'Parlementen moeten meer samenwerken in EU'
Het Nederlandse parlement kan meer grip krijgen op de besluitvorming in de Europese Unie als het meer zou samenwerken met andere nationale parlementen en met het Europees Parlement. Dat stelt VVD-Tweede Kamerlid René Leegte in een rapport dat hij vandaag overhandigde aan Tweede Kamervoorzitter Anouchka van Miltenburg.
De nationale en Europese parlementen zijn namelijk vaak gelijktijdig met dezelfde onderwerpen bezig. Door elkaar in een vroeg stadium te informeren, bijeenkomsten te organiseren en samen op te trekken, kunnen de volksvertegenwoordigers van de 28 lidstaten meer invloed uitoefenen op het Brussels beleid.
René Leegte kreeg eind 2013 de opdracht van de Tweede Kamer om dit te onderzoeken. Doel is om de kiezers in Nederland en de andere lidstaten beter te vertegenwoordigen in Brussel. 'Nu loopt alles via ministers, die erover vergaderen in Europese raden, maar de Kamer zou ook rapporteurs uit het Europees Parlement moeten uitnodigen. Zo weten wij als volksvertegenwoordigers eerder en beter wat er speelt en kunnen we coalities vormen met andere parlementen', aldus Leegte.
Leegte pleit er onder meer voor dat de Kamer zich nu al voorbereidt op het voorzitterschap dat Nederland in 2016 tijdelijk zal bekleden en daarvoor onderwerpen aandraagt. Ook moet de informatie op de Brusselse agenda duidelijker worden.
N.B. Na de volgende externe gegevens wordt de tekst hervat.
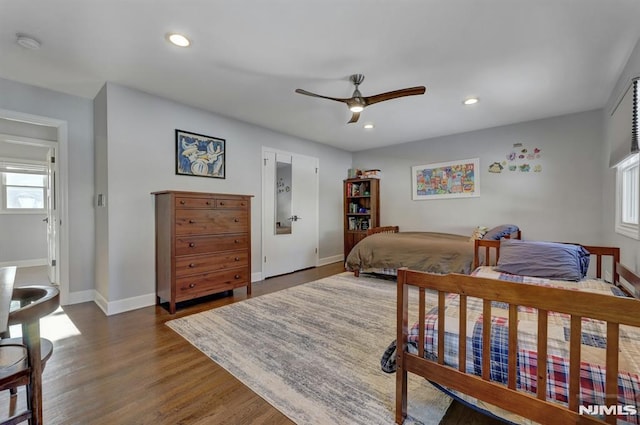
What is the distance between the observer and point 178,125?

De VVD'er vindt dat nieuw beleid niet altijd aan de Europese Commissie, het dagelijks bestuur van de EU, moet worden overgelaten. Ook de parlementen zelf kunnen volgens hem plannen ontwikkelen en naar voren brengen. 'De Europese Commissie heeft misschien wel het recht van initiatief, maar niet het monopolie op goede ideeën', aldus Leegte. Ook de parlementen zelf kunnen volgens hem plannen ontwikkelen en als ze die samen naar voren brengen, kan de commissie er eigenlijk niet omheen. 'Het gaat me om een beter Brussel, niet om minder Brussel', aldus Leegte.